GAUTENG DIVISION, PRETORIA

 

(1)           REPORTABLE: YES/NO

(2)           OF INTEREST TO OTHER JUDGES: YES/NO

(3)           REVISED.

 

CASE NO.: 54320/2017

25/3/2020

 

 

 

In the matter between:



ROAD ACCIDENT FUND                                                                              Applicant/Defendant

 

and



MPHO IAN MAILA                                                                                        Respondent/Plaintiff

 

JUDGMENT

 

VAN DER WESTHUIZEN, J

 

[1]        A legal principle is akin to a norm. A norm is that which you measure against to determine whether you comply or not. You measure your conduct, behaviour, circumstances and the like. Conduct, behaviour and circumstances are the facts in their context to be measured. Likewise, facts, cold, clear and unambiguous, inclusive of their context, are to be measured against the particular legal principle. To ignore the relevant context of the facts would be destructive.

[2]        The applicant, the defendant in the main action, applies for leave to appeal against my judgment delivered on 13 August 2019. A number of grounds are stipulated in the application for leave to appeal. During oral argument, Ms Ferguson, who appears on behalf of the applicant, has highlighted three specific grounds. In general, those represent the classes of the specific grounds set out in the application for leave to appeal. I shall thus not deal with each individual ground, but deal with the three highlighted grounds.

[3]        This application was initially foreshadowed with an “application for condoning the lateness of the application” that is contained in the application for leave to appeal in view thereof that the application for leave to appeal was delivered out of the prescribed period. The application for leave to appeal was set down during the latter part of 2019. The manner in which that “application” was brought, leaves much to be desired. The condonation issue was raised as a ground of appeal. For that reason, this application for leave to appeal was postponed to enable the applicant/defendant to bring a proper application for condonation. The application for condonation is opposed by the applicant. The opposition is on two bases: firstly, there is no reasonable explanation for the delay in launching the application for leave to appeal, and secondly, the prospects of success in respect of the appeal in itself is less than bleak.

[4]        On its own version, the applicant/defendant had prepared a “draft” application for leave to appeal that was ready within the stipulated time period. It did not file such. The reasons advanced are administrative delays and unavailability of counsel. It is trite that the latter is no basis for condonation to be granted. Mr Beaton SC, who appears for the respondent/plaintiff, submits that a draft had been prepared by counsel who appeared in the trial, and another counsel could easily have moved the application for leave to appeal. There was no need to “wait” for counsel’s availability to move the application. There is merit in that submission. Apart from a terse submission that administrative delays were unavoidable, there is no full explanation for the delay, whether reasonable or otherwise. A period of three weeks remains unexplained.

────

**WHAT TO WORK ON:**
1. In the judgment, echo the stretch from "VAN DER WESTHUIZEN, J" through "would be destructive.".
2. Why does the judge in the judgment deal only with the three highlighted grounds rather than with each individual ground of appeal? Answer in one to three sentences.
3. Answer these questions about the judgment:
(a) On what date was the judgment that the applicant seeks leave to appeal against delivered?
(b) Who appears for the respondent/plaintiff?
(c) What period of the delay remains unexplained?

────

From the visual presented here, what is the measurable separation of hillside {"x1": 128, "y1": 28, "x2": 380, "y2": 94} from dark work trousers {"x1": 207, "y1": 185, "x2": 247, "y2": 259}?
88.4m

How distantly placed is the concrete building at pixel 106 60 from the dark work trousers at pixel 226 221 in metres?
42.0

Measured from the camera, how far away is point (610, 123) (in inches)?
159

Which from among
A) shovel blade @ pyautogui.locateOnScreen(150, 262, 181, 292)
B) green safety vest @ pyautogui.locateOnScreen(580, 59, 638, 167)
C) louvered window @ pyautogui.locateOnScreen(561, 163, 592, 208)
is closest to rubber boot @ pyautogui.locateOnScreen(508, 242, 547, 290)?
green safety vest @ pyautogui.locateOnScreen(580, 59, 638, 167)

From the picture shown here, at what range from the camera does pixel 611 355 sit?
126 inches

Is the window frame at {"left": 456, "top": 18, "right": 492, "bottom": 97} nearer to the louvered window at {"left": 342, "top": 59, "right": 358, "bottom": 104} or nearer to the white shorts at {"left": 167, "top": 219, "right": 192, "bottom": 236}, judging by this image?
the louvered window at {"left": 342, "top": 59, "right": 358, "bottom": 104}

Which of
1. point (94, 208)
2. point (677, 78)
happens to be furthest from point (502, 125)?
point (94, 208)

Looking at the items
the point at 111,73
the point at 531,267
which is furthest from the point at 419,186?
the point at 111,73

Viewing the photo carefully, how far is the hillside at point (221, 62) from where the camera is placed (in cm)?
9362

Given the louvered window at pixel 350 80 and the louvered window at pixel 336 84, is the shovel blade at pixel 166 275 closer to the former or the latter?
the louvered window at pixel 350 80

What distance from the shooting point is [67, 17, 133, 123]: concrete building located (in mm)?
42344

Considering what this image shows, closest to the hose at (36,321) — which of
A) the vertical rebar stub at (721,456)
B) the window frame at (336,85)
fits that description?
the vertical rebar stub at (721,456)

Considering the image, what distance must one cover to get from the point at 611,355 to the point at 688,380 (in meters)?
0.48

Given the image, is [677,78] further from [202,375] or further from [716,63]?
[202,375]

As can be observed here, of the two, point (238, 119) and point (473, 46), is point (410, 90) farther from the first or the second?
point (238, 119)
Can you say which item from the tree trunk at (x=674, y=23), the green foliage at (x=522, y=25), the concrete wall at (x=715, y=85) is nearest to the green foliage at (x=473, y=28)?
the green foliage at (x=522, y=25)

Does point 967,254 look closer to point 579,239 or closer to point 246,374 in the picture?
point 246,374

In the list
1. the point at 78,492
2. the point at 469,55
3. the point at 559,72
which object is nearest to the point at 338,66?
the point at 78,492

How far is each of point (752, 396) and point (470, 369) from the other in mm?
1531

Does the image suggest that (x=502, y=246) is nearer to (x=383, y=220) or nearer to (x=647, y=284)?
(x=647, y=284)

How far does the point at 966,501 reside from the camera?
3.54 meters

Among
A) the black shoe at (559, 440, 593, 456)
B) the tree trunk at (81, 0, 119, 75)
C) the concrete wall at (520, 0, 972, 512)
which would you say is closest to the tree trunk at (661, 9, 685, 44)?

────

**WRITTEN RESPONSES:**
1.
VAN DER WESTHUIZEN, J

 

[1]        A legal principle is akin to a norm. A norm is that which you measure against to determine whether you comply or not. You measure your conduct, behaviour, circumstances and the like. Conduct, behaviour and circumstances are the facts in their context to be measured. Likewise, facts, cold, clear and unambiguous, inclusive of their context, are to be measured against the particular legal principle. To ignore the relevant context of the facts would be destructive.

2. During oral argument, counsel for the applicant highlighted three specific grounds, and these in general represent the classes of the specific grounds set out in the application for leave to appeal. The judge therefore deals with those three grounds instead of each individual one.

3.
(a) 13 August 2019
(b) Mr Beaton SC
(c) Three weeks